Given exercise 1 - According to the TSDB thread excerpt below, how many samples per second can the 1.x Prometheus design ingest on a hard disk in the right circumstances?
Given exercise 2 - Which named software systems or projects does the TSDB thread excerpt below mention?

Source excerpt -
[start]

The other side of this is that writing out data in that form would naively be
an iop per sample, as you're usually appending one sample to 100s of time
series in one request.

A significant part of monitoring TSDB design is buffering up samples and
batching writes in order reduce that iop rate to something sane.

For example in the right circumstances the 1.x Prometheus design can ingest
250k samples/s on a hard disk which provides ~100 iops/s.

------
iksaif
You may also want to check
[https://github.com/criteo/biggraphite/wiki/BigGraphite-
Annou...](https://github.com/criteo/biggraphite/wiki/BigGraphite-Announcement)
which is also about how to write a TSDB from Scatch but with different goals.

------
ah-
Exciting times in database land! It certainly seems like the good systems are
converging on very similar storage architectures. This design is so similar to
how Kafka and Kudu work internally.

[end]

Data excerpt -
[start]

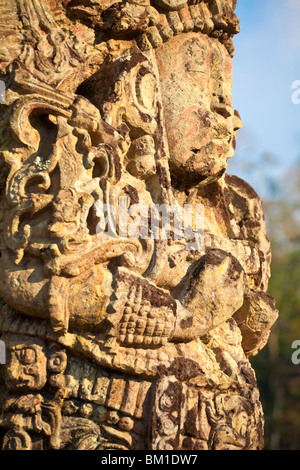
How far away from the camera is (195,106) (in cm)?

[end]

Finished answer 1 - 250k samples per second.

Finished answer 2 - Prometheus, BigGraphite, Kafka, Kudu